-- Passage shown --
— START —

Bill Cara

Should you invest in Tesla right now?

December 17, 2022

Market technicians report that TSLA is oversold and has hit bottom, showing a head-and-shoulders reversal pattern or a cup-and-handle pattern, take your pick. The usual suspects on CNBC are recommending a Buy.

To all this, I say nonsense. The facts tell me that Tesla has a problematic quarter or two ahead. It’s not time to invest in Tesla yet.

2022’s fast-rising interest rates, extreme inflation, supply chain issues, oil price volatility, and geopolitical tensions have all made for a challenging year for most sectors and industries, including autos. Nothing has changed. The outlook for the next many months is dismal. Consumer spending is weakening. Corporate earnings for 4Q2022 and 1Q2023 are likely to fall.

Tesla is caught in the crosshairs. I believe the worst is yet to come.

Like bitcoin, the bloom has come off the rose for Tesla. Its market cap, recently larger than all other auto manufacturers combined, has collapsed. When central banks worldwide are tightening, if-come is no longer a consideration. Investors want evidence of company sales, earnings, and free cash flow growth today, not some years later. With Tesla, they see the opposite. They also see competition growing in leaps and bounds. In terms of the stock, they don’t see insider buying. Instead, they are shocked at one of history’s most fantastic examples of insider selling.

Tesla built its reputation on three significant factors: (1) Elon Musk’s personal commitment, (2) a world-class battery system, and (3) low-cost production and growing sales in China. All three positives are rapidly turning into negatives.

  • Musk is now primarily committed to his $54 billion investment in Twitter. He has banking agreements and personal obligations that could blow up, so he must stay committed to Twitter. His Twitter critics now involve governments as well as the media. The pressures he faces are immense. He has little time for Tesla.

— END —

-- Supplied information --

— START —

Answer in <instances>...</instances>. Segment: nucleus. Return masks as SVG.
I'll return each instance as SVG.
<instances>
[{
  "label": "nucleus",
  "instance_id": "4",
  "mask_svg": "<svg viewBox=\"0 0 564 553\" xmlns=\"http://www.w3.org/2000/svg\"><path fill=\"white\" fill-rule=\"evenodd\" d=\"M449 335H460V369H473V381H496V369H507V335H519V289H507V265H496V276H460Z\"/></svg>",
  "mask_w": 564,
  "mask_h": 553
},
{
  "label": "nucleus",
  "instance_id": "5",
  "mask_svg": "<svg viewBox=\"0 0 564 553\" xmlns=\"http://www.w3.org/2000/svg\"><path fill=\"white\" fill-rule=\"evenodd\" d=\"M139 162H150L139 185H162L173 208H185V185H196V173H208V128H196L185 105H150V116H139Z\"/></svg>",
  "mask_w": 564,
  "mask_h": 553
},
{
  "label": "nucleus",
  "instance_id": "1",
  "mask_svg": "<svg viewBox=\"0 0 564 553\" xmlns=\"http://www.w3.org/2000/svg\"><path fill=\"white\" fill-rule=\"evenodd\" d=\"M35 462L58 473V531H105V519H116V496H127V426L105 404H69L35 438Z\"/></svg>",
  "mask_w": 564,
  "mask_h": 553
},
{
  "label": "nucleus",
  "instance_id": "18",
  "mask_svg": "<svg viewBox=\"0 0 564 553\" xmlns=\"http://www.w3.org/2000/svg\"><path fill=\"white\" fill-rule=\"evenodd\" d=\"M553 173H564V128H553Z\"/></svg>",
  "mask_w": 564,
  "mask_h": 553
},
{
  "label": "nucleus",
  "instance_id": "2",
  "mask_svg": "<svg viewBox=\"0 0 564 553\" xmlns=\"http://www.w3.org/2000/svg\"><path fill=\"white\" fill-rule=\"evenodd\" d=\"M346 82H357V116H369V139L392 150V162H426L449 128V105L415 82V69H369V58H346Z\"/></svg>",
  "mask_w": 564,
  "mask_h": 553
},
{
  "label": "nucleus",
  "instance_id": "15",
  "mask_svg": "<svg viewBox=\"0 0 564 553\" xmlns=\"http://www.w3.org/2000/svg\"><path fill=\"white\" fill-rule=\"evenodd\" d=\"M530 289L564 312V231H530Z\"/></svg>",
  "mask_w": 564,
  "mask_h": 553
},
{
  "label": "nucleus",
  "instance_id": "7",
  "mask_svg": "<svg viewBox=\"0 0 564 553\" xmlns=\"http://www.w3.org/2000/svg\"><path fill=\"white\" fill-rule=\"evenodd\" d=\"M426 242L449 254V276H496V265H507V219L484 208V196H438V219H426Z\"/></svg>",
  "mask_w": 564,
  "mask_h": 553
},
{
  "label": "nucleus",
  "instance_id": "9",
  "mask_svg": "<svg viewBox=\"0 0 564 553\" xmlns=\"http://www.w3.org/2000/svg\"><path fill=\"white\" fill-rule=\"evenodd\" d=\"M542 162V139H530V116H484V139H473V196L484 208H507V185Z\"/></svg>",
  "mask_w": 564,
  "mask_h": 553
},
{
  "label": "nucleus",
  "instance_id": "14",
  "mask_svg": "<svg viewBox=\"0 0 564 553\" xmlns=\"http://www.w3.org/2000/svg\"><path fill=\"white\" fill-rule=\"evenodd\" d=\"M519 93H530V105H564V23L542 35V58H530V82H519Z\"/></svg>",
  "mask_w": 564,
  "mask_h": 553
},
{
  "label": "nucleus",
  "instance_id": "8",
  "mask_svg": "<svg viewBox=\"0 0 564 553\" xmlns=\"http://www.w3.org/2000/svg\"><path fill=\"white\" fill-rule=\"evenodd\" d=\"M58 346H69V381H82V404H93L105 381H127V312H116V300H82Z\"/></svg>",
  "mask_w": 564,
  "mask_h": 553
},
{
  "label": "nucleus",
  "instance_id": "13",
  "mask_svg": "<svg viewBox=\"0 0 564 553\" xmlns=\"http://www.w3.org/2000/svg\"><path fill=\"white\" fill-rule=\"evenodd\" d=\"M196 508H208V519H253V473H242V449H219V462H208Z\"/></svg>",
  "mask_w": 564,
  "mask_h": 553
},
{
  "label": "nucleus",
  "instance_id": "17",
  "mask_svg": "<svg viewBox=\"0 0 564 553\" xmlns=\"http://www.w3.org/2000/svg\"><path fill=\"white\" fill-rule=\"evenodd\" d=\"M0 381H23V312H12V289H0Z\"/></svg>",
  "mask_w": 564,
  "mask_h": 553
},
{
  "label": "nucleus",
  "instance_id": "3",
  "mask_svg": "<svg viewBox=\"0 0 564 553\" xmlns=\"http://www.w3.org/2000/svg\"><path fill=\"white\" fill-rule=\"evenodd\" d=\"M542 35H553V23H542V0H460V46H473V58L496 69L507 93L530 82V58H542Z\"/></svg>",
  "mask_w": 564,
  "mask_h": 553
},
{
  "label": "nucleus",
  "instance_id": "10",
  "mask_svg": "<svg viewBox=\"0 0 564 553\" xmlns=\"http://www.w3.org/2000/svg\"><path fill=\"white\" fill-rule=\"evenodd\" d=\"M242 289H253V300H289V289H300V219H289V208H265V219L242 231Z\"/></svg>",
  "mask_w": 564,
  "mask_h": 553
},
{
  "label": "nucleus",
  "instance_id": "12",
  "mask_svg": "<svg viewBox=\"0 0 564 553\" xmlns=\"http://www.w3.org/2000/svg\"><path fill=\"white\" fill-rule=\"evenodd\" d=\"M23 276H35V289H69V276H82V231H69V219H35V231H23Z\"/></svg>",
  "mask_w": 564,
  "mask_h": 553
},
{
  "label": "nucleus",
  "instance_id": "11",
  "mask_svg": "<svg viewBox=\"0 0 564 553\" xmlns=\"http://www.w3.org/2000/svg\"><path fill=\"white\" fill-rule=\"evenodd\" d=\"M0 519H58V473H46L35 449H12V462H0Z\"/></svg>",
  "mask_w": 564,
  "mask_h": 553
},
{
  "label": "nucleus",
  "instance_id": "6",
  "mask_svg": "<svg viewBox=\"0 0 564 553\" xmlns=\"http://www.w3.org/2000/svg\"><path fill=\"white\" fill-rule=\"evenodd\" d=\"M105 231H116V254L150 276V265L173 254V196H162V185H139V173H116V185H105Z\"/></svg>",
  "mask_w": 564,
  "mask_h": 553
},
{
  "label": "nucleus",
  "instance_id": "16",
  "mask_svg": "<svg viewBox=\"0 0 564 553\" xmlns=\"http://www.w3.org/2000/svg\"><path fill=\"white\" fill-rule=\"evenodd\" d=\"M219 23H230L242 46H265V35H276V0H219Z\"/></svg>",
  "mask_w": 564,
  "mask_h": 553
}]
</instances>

— END —

-- What is asked --
a: From the Tesla article, write out the part starting with "Should you invest" and going on through "in Tesla yet.", swapping "nonsense" for "hogwash".
b: Find every line in the records that contains the string "instances" and copy each one.

-- Expected results --
a:
Should you invest in Tesla right now?

December 17, 2022

Market technicians report that TSLA is oversold and has hit bottom, showing a head-and-shoulders reversal pattern or a cup-and-handle pattern, take your pick. The usual suspects on CNBC are recommending a Buy.

To all this, I say hogwash. The facts tell me that Tesla has a problematic quarter or two ahead. It’s not time to invest in Tesla yet.

b:
Answer in <instances>...</instances>. Segment: nucleus. Return masks as SVG.
<instances>
</instances>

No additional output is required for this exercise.